** start of RECORD EXCERPTS **
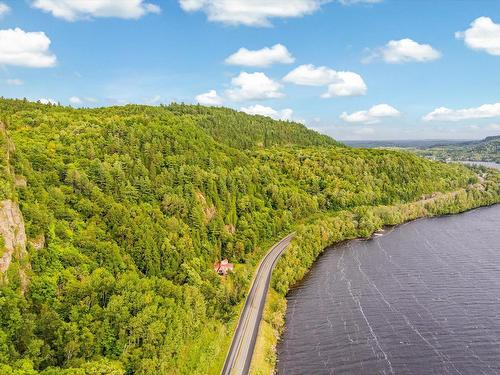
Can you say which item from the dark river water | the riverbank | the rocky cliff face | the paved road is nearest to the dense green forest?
** end of RECORD EXCERPTS **
** start of RECORD EXCERPTS **
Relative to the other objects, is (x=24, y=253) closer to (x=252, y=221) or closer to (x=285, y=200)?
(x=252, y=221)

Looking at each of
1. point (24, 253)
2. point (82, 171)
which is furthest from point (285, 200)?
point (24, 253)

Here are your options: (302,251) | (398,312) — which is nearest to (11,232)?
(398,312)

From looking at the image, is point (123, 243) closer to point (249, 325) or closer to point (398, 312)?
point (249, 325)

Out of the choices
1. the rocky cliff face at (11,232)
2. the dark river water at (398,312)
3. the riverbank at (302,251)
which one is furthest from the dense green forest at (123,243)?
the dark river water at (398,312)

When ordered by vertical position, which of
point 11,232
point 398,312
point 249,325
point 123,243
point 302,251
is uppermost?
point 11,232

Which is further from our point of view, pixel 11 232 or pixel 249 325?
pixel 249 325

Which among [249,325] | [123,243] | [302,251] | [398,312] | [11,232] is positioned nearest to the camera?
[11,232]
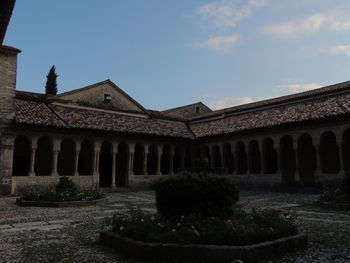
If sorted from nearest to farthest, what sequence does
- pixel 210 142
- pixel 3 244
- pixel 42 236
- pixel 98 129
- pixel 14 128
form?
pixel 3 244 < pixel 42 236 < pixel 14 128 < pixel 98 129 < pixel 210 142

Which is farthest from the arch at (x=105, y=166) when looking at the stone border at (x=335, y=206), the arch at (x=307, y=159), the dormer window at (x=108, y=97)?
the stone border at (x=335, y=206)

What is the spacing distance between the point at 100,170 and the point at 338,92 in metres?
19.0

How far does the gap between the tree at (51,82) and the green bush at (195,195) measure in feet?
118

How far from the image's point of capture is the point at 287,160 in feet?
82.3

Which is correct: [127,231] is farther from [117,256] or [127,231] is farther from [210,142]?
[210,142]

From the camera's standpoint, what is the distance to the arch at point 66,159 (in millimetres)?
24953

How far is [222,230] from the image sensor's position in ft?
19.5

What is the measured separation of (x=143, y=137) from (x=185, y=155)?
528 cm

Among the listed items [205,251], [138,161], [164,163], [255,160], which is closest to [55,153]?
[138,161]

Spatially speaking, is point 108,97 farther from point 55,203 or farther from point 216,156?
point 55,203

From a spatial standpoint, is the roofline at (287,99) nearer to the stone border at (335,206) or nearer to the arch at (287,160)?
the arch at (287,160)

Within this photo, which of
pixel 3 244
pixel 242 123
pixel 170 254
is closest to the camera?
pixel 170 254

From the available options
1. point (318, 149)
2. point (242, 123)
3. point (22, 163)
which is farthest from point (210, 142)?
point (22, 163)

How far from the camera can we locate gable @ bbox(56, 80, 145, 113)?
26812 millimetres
** end of RECORD EXCERPTS **
** start of RECORD EXCERPTS **
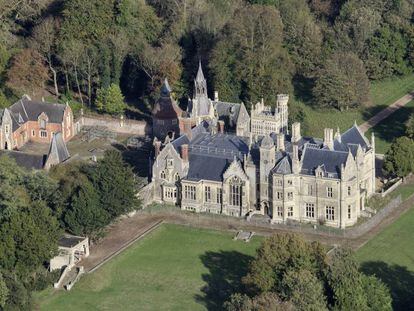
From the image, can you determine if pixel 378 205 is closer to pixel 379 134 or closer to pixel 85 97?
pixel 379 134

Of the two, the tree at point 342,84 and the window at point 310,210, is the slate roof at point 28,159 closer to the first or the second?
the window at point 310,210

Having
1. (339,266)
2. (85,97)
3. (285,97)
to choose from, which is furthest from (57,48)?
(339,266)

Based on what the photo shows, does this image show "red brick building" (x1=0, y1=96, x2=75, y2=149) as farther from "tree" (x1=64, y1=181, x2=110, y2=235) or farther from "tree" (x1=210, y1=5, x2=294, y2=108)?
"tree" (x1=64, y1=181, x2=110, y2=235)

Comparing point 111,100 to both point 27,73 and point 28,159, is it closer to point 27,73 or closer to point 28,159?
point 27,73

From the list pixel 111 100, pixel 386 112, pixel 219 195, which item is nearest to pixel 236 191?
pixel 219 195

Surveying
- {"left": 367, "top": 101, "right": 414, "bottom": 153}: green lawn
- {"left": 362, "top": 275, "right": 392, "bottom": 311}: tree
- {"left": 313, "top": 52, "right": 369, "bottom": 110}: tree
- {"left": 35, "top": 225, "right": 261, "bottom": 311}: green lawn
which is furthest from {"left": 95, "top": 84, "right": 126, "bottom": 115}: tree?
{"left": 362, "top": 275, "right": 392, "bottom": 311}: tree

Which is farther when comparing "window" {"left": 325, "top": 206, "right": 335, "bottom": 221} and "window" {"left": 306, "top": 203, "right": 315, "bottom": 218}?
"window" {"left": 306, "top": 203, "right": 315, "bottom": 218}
** end of RECORD EXCERPTS **
Please retype the stretch of the material above from the line containing "How far from the camera" through the line containing "26812 millimetres", keeping every character unchanged.

How far from the camera can we locate gable @ bbox(56, 80, 145, 113)?
26812 millimetres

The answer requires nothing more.